Leptin, the protein product of the ob gene, is an important circulating signal for regulating body weight, food intake, and energy metabolism in mammals (Zhang Y et al., Nature 372: 425-432, 1994). These actions are elicited through the binding of leptin to a high affinity receptor in the hypothalamus (Tartaglia LA et al., Cell 83: 1263-1271, 1995). Although leptin Was initially described as a satiety factor that regulates the size of adipose tissue, leptin has many other diverse biological functions. These functions are elicited by the binding of leptin to receptor proteins that are expressed in numerous tissues.
Leptin has been shown to correct the sterility defect in leptin-deficient mice and accelerate puberty when administered to normal mice (Chehab et al. Nature Genet. 12:318-320, 1996). Humans defective in either leptin or the leptin receptor are sterile and sexually immature, supporting leptin's role in reproduction (Stroebel et al., Nature Genet. 18: 213-215, 1998; Clement et al., Nature 392: 398-401, 1998). Other roles for leptin include a regulator of hematopoeisis (Cioffi et al., Nature Medicine 2: 585-589, 1996; Gainsford et al., Proc. Natl. Acad. Sci. USA 93. 14564-14568, 1996), angiogenesis (Bouloumie et al., Circ. Res. 83: 1059-1066, 1998; Sierra-Honigmann et al., Science 281: 1683-1686, 1998), glucose metabolism (Kamohara et al., Nature 389: 374-377, 1997), and proinflammatory immune responses (Loffreda et al., FASEB J 12:57-65, 1998; Lord et al., Nature 394: 897-901, 1998). Since malnutrition is the leading cause of diminished immunity and increased susceptibility to infection, leptin therapy may also augment the immune response in compromised individuals (Flier, Nature Medicine 4: 1124-1125, 1998).
Although first thought to be produced exclusively by the adipocyte (fat cell), it is now known that leptin is produced in the placenta (Hassink et al., Pediatrics 100:e1-e6, 1997; Masuzaki et al., Nature Med. 3: 1029-1033, 1997), gastric epithelium (Bado et al., Nature 394:790-793, 1998), and the mammary gland, as more fully described below (Smith-Kirwin et al., J. Clin. Endocrinol. Metab. 83: 1810-1813, 1998, herein incorporated by reference). The function of placental leptin seems to be as a regulator of fetal growth. Prematurity accounts for a large proportion of infant morbidity, primarily due to respiratory distress, immaturity of organ systems, and poor nutrition. As more fully described below, the premature infant is leptin-deficient, due to early separation from the placenta at a time when they have inadequate adipose tissue. A method to administer leptin to premature and/or poorly growing infants is highly desirable.

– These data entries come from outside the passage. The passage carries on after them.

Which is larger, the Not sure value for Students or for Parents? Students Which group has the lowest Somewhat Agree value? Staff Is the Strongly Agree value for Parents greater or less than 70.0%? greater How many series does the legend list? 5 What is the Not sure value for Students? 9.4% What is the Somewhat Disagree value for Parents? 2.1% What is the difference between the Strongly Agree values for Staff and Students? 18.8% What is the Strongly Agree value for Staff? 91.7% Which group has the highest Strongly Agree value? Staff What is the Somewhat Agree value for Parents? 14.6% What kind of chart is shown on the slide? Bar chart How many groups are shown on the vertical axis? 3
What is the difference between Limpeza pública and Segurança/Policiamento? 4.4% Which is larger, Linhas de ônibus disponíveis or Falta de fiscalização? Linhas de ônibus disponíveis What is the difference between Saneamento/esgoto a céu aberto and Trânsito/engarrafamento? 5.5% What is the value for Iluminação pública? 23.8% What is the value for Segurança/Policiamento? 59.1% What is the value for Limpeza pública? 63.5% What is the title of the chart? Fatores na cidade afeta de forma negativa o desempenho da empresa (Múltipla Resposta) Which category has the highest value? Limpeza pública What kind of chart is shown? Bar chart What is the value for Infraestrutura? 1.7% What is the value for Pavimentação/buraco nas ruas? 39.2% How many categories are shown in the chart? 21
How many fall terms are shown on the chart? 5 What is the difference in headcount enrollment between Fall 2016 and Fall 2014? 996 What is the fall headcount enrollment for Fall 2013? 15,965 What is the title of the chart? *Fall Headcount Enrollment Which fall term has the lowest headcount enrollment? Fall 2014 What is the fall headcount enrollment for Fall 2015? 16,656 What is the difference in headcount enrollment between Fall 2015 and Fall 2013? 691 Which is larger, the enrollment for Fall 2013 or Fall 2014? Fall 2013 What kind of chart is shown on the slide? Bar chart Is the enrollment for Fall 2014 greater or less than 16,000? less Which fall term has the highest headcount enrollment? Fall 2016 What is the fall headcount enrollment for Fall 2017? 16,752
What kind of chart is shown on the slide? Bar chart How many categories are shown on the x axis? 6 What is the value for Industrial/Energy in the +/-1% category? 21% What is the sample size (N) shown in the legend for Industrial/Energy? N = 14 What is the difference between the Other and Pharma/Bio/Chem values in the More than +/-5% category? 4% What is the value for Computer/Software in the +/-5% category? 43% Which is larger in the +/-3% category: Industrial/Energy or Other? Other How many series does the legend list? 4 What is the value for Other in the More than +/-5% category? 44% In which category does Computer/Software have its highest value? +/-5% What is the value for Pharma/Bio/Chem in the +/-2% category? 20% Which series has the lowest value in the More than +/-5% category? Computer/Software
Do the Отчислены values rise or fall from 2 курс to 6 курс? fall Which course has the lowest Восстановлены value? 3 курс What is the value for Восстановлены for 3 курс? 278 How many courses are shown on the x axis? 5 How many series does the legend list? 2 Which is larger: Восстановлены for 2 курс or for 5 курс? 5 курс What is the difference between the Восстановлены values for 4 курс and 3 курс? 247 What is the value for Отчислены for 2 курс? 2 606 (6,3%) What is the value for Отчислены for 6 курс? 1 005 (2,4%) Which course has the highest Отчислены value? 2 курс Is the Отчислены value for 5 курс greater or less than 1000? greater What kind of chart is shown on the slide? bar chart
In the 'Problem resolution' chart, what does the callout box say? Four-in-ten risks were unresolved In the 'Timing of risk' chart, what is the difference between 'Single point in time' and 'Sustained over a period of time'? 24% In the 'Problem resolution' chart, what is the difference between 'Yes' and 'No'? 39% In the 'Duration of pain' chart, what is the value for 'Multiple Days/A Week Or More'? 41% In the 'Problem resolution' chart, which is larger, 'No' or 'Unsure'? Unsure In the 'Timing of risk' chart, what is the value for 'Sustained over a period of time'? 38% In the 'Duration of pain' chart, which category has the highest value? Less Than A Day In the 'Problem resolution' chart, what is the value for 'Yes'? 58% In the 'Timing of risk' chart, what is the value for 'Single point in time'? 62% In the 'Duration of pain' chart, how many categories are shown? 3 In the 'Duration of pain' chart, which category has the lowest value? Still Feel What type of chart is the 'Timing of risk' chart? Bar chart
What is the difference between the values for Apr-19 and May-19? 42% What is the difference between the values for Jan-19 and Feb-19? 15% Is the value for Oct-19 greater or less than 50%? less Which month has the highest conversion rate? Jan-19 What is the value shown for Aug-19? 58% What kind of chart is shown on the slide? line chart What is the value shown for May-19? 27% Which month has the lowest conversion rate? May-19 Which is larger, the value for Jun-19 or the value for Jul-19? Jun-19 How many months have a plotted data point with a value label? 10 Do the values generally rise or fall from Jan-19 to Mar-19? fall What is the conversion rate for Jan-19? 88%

Previous leptin therapies rely on the use of recombinant leptin. The administration of recombinant leptin is performed intravenously, intramuscularly, intraperitoneal, and through other parenteral routes to treat obesity, diabetes, and reproductive abnormalities. The amount of leptin that can be delivered by these means is limited by recombinant leptin's poor solubility and by local reactions in skin that occur in response to high doses (Friedman and Halaas, Nature 395: 763-770, 1998). In rodent models, it has been shown that the ability to optimize the means of administration of leptin may greatly influence its therapeutic effectiveness. Leptin has been shown to be more potent when administered as a subcutaneous infusion than when administered by daily intraperitoneal injections (Halaas et al., Proc. Natl. Acad. Sci. USA 94: 8878-8883, 1997). Direct administration of leptin into the cerebrospinal fluid (Halaas et al., Proc. Natl. Acad. Sci. USA 94: 8878-8883, 1997) and by gene therapy means (Chen et al., Proc. Natl. Acad. Sci. USA 93: 14795-14799, 1996; Murphy et al., Proc. Natl. Acad. Sci. USA 94: 13921-13926, 1997) have also been shown to be effective for weight loss in rodents, but for safety and ethical concerns have not been tried in humans.
Previous methods involving leptin therapies rely on the use of recombinant leptin. Purification of recombinant leptin involves denaturation of the protein and subsequent renaturation steps. The renatured leptin must then be solubilized, which is problematic because the recombinant leptin aggregates at high concentrations and much protein loss occurs (Guisez et al., Protein Expression Purification 12: 249-258, 1998). The renatured leptin must then be tested for bloactivity.
Therefore, it is desirable to provide a method for administering leptin that does not require the use or purification of recombinant leptin that can be administered orally, intraveneously, subcutaneously, intramuscularly, intraperitoneally or by other parenteral means. As stated above, a method to administer leptin to premature and/or poorly growing infants is highly desirable.
As more fully described below, the present invention overcomes the problems associated with previous forms of leptin therapy and includes a novel method and composition for administering native leptin that can be administered to subjects who have deficient leptin levels or require leptin therapy to treat a disorder.